OK, here are the rules:

1. If there’s a line, you get at the end of the line, and you wait your turn.

2. You own ONE place in the line. You do NOT have the right to invite friends to join you in the line.

This is rude to the people behind you, who got there before your friends and will now have to wait longer.

If you want to be with your friends, you can join them at the back of the line.

And, no, it’s not enough to ask the person immediately behind you if it’s OK for your friends to butt in. This person does not speak for the entire line.

Also this person pretty much has to say yes, but only because he or she, being less rude than you, wants to avoid confrontation.

EXCEPTION: You may invite an immediate family member such as your spouse or child to join you in the line. There are no other exceptions.

EXCEPTION: Halle Berry.

3. If you’re one of those people who go directly to the front of the line and either pretend you don’t see the line or act as though you somehow KNOW that your situation is more urgent than that of anybody else waiting, and somebody in line objects, and you make some vague apology but remain at the front of the line, you will rot in hell.

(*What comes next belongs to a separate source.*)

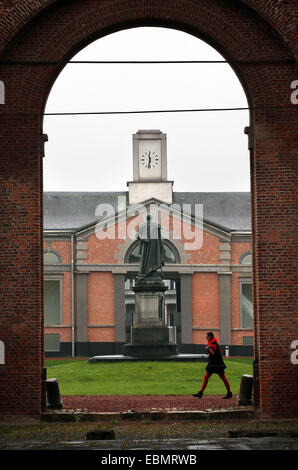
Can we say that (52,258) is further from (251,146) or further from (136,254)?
(251,146)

Also the cashier will hate you, although generally he or she will say nothing, as cashiers don’t get paid enough to argue with jerks.

4. If you’re in a supermarket checkout line, and you realize that you forgot an item, you’re allowed to go get it, provided that (1) you apologize to the people behind you, (2) you know exactly where the item is, and (3) you hurry. If you forgot TWO items, take your cart out of line. You are NOT allowed to leave your cart blocking the line while you wander the aisles trying to recall the ingredients for Beef Tongue Flambeau.

NOTE: Before you serve beef tongue to innocent people, you should think about the kinds of things that cows lick.

5. If you’re in the express lane and the sign says 10 ITEMS OR LESS, then you should have no more than … OK, we’ll allow 12 items. We’re not Nazis here.

EXCEPTION: Halle Berry can have as many items as she wants.

6. At a movie theater, you may save seats for a few people if the theater is not crowded. If the theater is crowded, you may save seats only if the people you’re saving them for are on the premises, defined as “in the building or the parking lot.”

If the previews of coming attractions have started, and the theater is filling up, and you’re still defending seats for theoretical people who have not yet arrived, and an actual, physical person attempts to sit down, and you hiss, “That’s saved,” and the person “accidentally” trips and spills that stanky movie-theater nacho cheese all over your hair, and you press assault charges, and we get selected to serve on the jury, we’re voting for acquittal.

7. Do not talk during the movie unless you have something important to say. (Example: “My water just broke.”) You may talk quietly during the previews of coming attractions.

EXCEPTION: Halle Berry.

8. At class plays, music recitals, graduations, etc., you may save a few seats for your IMMEDIATE FAMILY, and then only for a reasonable time. You may not arrive an hour early and squat at the end of a row, or even two rows, and save large blocs of seats for relatives so distant that some of them are not even vertebrates.

NOTE: This rule applies even if you have turned the seating area into an indoor yard sale by marking each “saved” seat with a personal item such as a sweater, purse, sock, brassiere, etc.

EXCEPTION: If we see a seat marked by dentures, we’re sitting somewhere else.

9. If you’re talking on your cell phone in public and people keep glancing at you, it’s not because they’re impressed by the fact that you are a busy, productive person. It’s because YOU’RE TALKING TOO LOUDLY.

10. (This rule was suggested by our Research Department, Judi Smith, who one day will open fire with a machine gun in a public restroom:) If you’re a woman using a toilet, and, because you are dainty and fastidious, you elect not to sit on the seat, but instead hover over it like a UFO from the Planet Weewee, and as a result you spatter the seat, do NOT just leave your mess, as if no human will ever use this toilet again. CLEAN UP AFTER YOURSELF.

EXCEPTION: Sorry, Halle. Judi says you, too.